When using SPSS to help with your statistical analysis it is highly likely that you will already have your data in some other electronic format, for example in Excel or in an online survey tool such as Qualtrics. If this is the case you do not have to enter your data manually into SPSS, and instead should just ensure that your variables are set up correctly.
If you do not already have it in an electronic format though, you will need to enter the data as well as set up the variables.
This page of the module explains how to do both, but it is up you whether you would like to follow along by setting up and entering data for the example provided, or if you wish to use your own data file.
If you will be entering data from scratch, as per the example, you should get started by opening SPSS, selecting New Dataset and pressing Open.
Alternatively, you may wish to import data from another source such as Excel, SAS or Stata. In this case you can open SPSS, select the Recent Files tab, select Open another file… and press Open (or double click). Then change the Files of type field to the required type (for example to Excel Data), navigate to the required file and select Open. Finally, make any necessary selections for that particular source in the dialogue box that appears.
Similarly, if you wish to import data from an online survey tool such as Qualtrics you can do the same thing, you will just need to export it from the survey tool first. Some tools will have the functionality to export to an SPSS data file (as Qualtrics does), in which case you won’t need to change the file type or make any additional selections when following the instructions given previously. If this is not possible though, you can export to Excel instead and proceed exactly as described.
Finally, note that you can open any relevant data file at any time once you are already in SPSS, by going to File, Open, Data and then locating, selecting and opening the file (adjusting the Files of type field if required). If you are opening a non-SPSS file, you also have the option of doing the same thing by going to File, Import Data and choosing the relevant source.
Regardless of whether you are using a blank or existing data set, the Data Editor window (which looks like a spreadsheet) should open in SPSS. This window has two parts; the Data View and the Variable View. You can move between them by using the tabs in the bottom left hand corner of the data window:
The Data View is the actual data itself, where all the information for each case (often a person) goes across a row, and each column represents a variable. Accordingly there will be as many rows as there are people/cases/questionnaires, and as many columns as there are variables. The maximum number of variables that can be set up in any data file is 35,000, while the number of cases is virtually unlimited.
The Variable View contains the specifications for the variables; for example the variable name, variable label, category labels, etc.
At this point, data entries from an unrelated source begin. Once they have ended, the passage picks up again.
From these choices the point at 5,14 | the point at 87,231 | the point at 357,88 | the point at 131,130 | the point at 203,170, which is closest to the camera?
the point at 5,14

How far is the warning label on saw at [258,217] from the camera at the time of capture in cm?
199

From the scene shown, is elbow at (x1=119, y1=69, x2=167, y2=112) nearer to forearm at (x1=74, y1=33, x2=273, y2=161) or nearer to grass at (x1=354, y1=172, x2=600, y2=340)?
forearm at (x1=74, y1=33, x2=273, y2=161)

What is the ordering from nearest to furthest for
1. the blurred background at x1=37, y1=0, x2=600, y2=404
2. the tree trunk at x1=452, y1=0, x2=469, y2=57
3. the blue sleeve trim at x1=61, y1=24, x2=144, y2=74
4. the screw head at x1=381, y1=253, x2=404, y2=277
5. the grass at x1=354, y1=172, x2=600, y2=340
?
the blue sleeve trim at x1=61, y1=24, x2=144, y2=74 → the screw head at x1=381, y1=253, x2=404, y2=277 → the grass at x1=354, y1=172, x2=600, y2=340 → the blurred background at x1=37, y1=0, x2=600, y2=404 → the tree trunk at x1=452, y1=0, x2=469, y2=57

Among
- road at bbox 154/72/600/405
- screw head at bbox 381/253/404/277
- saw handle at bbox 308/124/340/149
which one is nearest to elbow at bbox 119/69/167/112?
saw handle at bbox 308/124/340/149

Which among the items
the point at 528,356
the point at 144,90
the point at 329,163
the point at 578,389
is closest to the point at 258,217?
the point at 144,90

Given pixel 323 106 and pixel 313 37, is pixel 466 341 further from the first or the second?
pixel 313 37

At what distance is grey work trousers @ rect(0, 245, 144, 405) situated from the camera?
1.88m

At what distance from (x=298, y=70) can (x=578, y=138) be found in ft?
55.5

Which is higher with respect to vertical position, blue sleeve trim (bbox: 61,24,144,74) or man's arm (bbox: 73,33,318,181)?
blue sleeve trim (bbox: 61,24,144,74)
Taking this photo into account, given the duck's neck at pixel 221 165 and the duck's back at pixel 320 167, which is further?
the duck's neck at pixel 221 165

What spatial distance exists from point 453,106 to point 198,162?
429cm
In the Variable View the information for each variable goes across the rows, so there will be as many rows of detail as there are variables in the data file. While SPSS does not actually require anything to be done before data is entered in the Data View, for ease of use when entering data and then when specifying the analyses to be performed, some user supplied information in the Variable View is beneficial and highly recommended. Likewise, if you already have data in the Data View (e.g. imported from Excel or Qualtrics), it is highly recommended that you check the variable settings in the Variable View and make any necessary changes before proceeding with analysis.
The data to be entered into SPSS for the examples in this part of the module comes from the following simple survey:
As each of these questions only allows for one response, there will be one variable per question and hence seven variables (note, however, that variables which allow multiple responses will need to have one variable for each possible response). To set up these seven variables, or any others, in your SPSS data file, click on the Variable View tab at the bottom of the spreadsheet and then work through the following sections:
The first thing to do when setting up variables in the Variable View is to give each one a name. This should be representative of the individual item of data, and each one has to be unique. Whilst variable names can be anything you choose, and are not case sensitive, there are some rules to follow:
To enter the names of variables in the Variable View, go to the column headed Name and type in the name chosen for each variable. For this example, and for any other data you enter, this could be something that relates to the question (for example ‘Age’ for the first variable), it could be the question number (for example ‘Q1’; if you export data from Qualtrics the variable names will be the question numbers), or it could be anything else that makes sense to you. Just note that it is advisable to keep names to a sensible length, since there is only a finite space in the dialogue boxes to display them.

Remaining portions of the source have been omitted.